* _AIM OF THE TASK_: Revise the data from the line with "Choosing among" through the end, changing "rock" to "stone" and leaving everything else as it is. Give back only those lines.

[Spatial reasoning data]
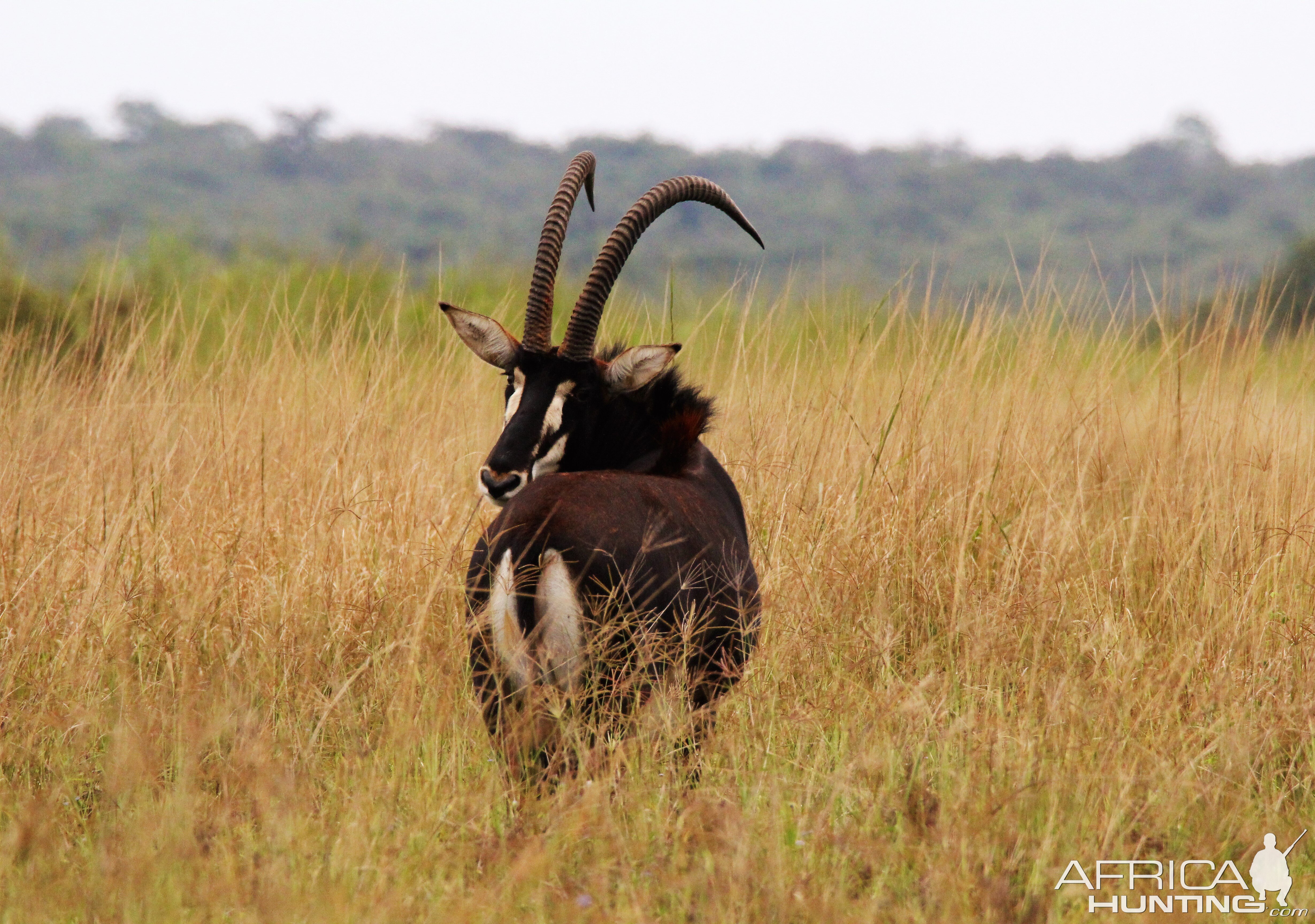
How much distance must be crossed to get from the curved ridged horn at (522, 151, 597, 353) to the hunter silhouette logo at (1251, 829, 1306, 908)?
7.58 ft

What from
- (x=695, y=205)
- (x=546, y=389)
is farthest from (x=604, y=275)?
(x=695, y=205)

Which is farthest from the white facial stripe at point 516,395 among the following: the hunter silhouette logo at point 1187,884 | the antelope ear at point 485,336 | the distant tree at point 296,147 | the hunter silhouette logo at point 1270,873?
the distant tree at point 296,147

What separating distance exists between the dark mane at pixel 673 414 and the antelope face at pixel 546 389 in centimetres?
10

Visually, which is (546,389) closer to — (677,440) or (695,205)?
(677,440)

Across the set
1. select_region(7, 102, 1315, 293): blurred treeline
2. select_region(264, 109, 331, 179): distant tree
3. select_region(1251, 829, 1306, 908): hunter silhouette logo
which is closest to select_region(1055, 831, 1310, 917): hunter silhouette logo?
select_region(1251, 829, 1306, 908): hunter silhouette logo

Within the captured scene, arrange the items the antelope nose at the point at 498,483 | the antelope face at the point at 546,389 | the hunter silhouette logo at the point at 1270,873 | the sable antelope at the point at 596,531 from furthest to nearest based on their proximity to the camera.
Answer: the antelope face at the point at 546,389 < the antelope nose at the point at 498,483 < the sable antelope at the point at 596,531 < the hunter silhouette logo at the point at 1270,873

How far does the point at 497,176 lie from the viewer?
75062mm

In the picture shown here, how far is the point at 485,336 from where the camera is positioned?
154 inches

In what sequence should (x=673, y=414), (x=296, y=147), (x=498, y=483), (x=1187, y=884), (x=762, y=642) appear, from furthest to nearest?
(x=296, y=147)
(x=762, y=642)
(x=673, y=414)
(x=498, y=483)
(x=1187, y=884)

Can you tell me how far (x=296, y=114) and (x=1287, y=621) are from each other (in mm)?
76585

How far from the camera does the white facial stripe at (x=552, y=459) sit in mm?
3656

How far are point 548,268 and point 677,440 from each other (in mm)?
697

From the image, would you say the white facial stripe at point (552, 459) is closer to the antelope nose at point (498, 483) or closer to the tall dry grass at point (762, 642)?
the antelope nose at point (498, 483)

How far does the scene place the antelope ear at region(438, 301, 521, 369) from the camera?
3840 mm
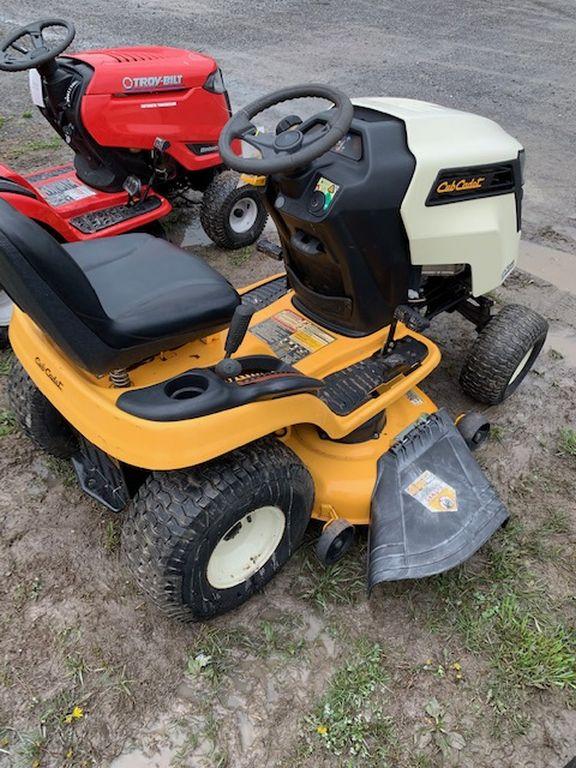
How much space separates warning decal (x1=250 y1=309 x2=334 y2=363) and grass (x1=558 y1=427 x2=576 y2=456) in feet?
3.40

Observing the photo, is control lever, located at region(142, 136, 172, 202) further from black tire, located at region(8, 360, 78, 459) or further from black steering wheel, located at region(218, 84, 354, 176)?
black tire, located at region(8, 360, 78, 459)

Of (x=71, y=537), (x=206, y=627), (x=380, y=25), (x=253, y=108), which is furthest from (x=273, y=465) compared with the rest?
(x=380, y=25)

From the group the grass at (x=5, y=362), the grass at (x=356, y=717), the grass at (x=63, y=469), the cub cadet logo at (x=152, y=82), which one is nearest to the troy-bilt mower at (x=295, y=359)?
the grass at (x=63, y=469)

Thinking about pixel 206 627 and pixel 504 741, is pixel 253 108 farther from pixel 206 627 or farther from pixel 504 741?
pixel 504 741

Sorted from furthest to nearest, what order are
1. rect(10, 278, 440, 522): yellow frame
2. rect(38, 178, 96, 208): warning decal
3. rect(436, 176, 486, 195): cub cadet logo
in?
rect(38, 178, 96, 208): warning decal < rect(436, 176, 486, 195): cub cadet logo < rect(10, 278, 440, 522): yellow frame

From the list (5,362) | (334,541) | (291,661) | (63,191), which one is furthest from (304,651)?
(63,191)

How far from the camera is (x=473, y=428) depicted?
7.32 ft

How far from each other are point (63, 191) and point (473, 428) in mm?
2338

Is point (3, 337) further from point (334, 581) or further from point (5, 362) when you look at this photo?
point (334, 581)

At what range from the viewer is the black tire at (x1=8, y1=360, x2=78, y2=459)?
2.07 metres

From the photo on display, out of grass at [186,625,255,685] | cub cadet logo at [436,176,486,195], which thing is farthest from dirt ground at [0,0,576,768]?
cub cadet logo at [436,176,486,195]

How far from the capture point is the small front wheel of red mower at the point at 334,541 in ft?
6.16

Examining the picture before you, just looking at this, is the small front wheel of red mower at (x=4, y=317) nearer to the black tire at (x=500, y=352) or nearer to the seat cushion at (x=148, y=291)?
the seat cushion at (x=148, y=291)

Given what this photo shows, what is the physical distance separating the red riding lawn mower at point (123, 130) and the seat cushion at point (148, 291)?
109 cm
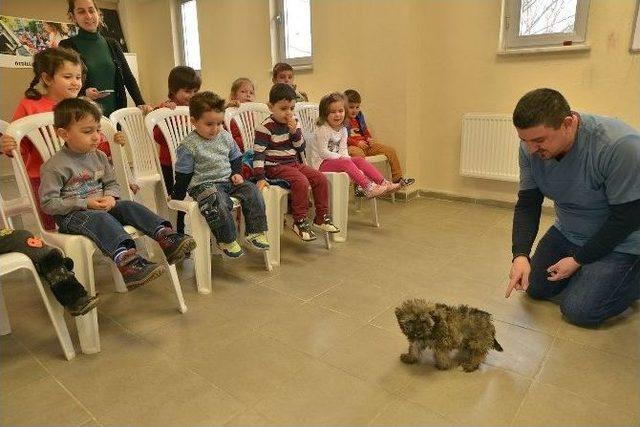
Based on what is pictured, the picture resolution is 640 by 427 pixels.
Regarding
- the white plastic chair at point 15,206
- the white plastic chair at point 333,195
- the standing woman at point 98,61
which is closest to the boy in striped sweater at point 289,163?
the white plastic chair at point 333,195

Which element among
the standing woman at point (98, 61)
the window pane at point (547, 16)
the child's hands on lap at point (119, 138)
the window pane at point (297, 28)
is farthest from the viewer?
the window pane at point (297, 28)

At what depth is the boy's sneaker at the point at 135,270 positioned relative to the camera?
1.66 metres

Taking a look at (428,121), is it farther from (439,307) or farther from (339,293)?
(439,307)

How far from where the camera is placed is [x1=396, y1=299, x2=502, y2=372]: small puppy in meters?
1.40

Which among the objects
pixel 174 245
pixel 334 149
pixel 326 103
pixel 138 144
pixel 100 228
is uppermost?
pixel 326 103

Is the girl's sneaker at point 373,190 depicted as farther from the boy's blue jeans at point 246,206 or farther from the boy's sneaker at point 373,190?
the boy's blue jeans at point 246,206

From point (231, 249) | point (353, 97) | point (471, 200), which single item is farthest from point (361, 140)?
point (231, 249)

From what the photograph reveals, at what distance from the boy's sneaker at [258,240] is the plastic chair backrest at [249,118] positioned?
741 millimetres

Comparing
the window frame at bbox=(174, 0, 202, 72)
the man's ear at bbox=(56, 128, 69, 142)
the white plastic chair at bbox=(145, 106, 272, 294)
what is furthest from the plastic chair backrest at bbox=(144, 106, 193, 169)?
the window frame at bbox=(174, 0, 202, 72)

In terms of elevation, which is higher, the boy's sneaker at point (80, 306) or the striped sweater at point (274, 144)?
the striped sweater at point (274, 144)

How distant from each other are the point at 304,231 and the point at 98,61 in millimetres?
1564

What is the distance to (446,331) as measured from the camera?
1414 mm

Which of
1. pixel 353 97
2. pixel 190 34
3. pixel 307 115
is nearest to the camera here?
pixel 307 115

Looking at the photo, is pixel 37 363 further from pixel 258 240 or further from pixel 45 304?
pixel 258 240
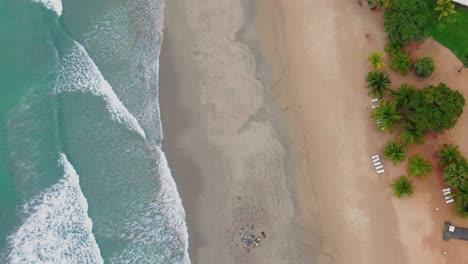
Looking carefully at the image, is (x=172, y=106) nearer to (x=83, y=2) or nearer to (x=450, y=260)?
(x=83, y=2)

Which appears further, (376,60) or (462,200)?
(376,60)

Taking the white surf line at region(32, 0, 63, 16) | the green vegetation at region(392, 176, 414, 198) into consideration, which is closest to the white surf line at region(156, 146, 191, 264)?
the white surf line at region(32, 0, 63, 16)

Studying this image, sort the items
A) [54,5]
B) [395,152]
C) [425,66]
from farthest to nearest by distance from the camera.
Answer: [54,5]
[425,66]
[395,152]

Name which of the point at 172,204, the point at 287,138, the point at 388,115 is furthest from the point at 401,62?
the point at 172,204

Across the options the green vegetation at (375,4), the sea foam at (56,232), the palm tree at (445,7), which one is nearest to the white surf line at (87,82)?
the sea foam at (56,232)

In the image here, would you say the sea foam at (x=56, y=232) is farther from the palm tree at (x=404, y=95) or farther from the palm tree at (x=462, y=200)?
the palm tree at (x=462, y=200)

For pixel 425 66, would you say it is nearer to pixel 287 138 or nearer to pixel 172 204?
pixel 287 138

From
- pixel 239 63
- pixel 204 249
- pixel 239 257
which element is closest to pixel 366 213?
pixel 239 257

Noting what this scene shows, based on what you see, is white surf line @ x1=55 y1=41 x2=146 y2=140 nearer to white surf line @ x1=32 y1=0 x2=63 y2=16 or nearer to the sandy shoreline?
the sandy shoreline
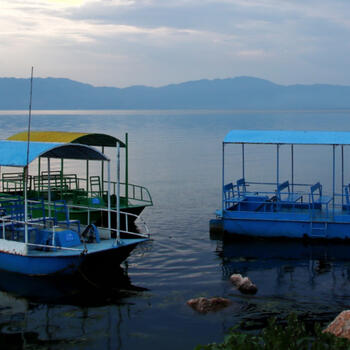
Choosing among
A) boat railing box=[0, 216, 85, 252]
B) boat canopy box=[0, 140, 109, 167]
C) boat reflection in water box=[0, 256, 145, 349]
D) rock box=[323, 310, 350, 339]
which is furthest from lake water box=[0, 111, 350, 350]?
boat canopy box=[0, 140, 109, 167]

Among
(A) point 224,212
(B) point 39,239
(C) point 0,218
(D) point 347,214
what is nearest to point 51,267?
(B) point 39,239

* _CORRECT RESULT_:
Choosing among
A) boat railing box=[0, 216, 85, 252]
B) boat canopy box=[0, 140, 109, 167]
C) boat reflection in water box=[0, 256, 145, 349]
D) stone box=[323, 310, 350, 339]
which is furthest from lake water box=[0, 111, 350, 350]?
boat canopy box=[0, 140, 109, 167]

Among
(A) point 224,212
(B) point 39,239
(C) point 0,218
(D) point 347,214
what is nearest to point 51,267?
(B) point 39,239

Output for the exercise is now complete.